DATA FOR THIS TASK:
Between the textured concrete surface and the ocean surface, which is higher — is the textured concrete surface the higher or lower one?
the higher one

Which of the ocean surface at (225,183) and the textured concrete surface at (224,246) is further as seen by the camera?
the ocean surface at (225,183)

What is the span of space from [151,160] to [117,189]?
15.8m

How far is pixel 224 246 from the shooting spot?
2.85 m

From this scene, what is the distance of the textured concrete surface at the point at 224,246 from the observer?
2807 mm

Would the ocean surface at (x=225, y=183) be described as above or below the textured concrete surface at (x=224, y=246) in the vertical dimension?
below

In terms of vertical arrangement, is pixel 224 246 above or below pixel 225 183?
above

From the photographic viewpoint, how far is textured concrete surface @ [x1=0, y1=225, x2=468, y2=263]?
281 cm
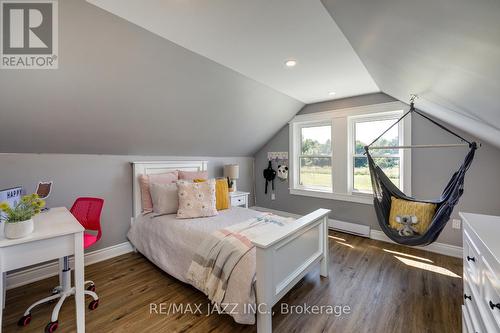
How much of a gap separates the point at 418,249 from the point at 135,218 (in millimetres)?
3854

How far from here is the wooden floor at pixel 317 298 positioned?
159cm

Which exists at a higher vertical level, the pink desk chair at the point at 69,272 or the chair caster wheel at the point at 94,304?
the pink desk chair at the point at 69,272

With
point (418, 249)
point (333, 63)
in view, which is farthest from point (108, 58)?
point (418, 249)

* * *

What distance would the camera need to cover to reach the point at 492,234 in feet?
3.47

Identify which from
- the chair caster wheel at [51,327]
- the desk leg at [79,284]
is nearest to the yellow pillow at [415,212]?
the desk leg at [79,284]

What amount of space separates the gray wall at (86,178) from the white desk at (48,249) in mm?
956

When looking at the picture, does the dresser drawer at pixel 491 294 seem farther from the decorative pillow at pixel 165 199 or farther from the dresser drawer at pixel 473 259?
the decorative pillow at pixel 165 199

--

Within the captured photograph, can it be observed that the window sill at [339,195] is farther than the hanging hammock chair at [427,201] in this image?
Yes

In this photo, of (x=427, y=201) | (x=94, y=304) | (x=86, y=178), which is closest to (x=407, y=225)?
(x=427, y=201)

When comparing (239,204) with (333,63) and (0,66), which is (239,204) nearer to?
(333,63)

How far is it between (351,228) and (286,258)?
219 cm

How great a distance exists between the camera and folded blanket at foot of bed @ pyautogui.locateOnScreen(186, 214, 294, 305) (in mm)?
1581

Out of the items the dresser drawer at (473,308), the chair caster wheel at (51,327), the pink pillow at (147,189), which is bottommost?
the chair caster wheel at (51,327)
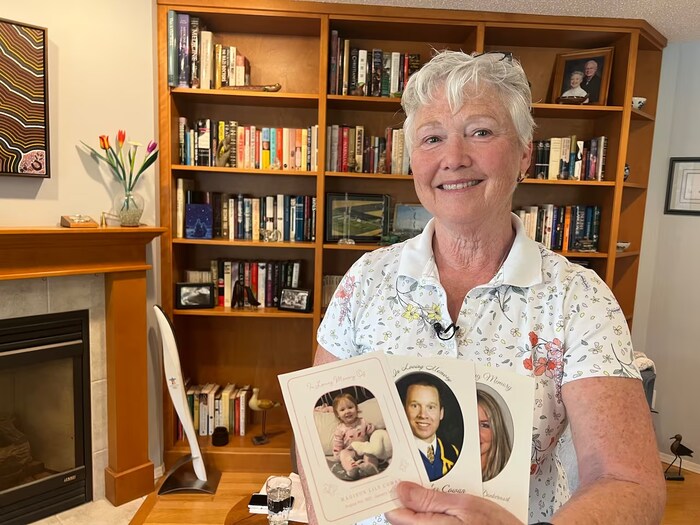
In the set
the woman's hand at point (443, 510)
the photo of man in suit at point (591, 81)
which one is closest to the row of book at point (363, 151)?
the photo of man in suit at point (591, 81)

GIVEN TASK:
Pick out every line in the items above that contains the word "pink", and copy each such line in full.

ANSWER FOR THIS EXERCISE:
Which exists at a higher vertical level, the pink desk chair at the point at 69,272 or the chair caster wheel at the point at 94,304?
the pink desk chair at the point at 69,272
Out of the items the dresser drawer at (473,308), the chair caster wheel at (51,327), the pink pillow at (147,189), which is bottommost?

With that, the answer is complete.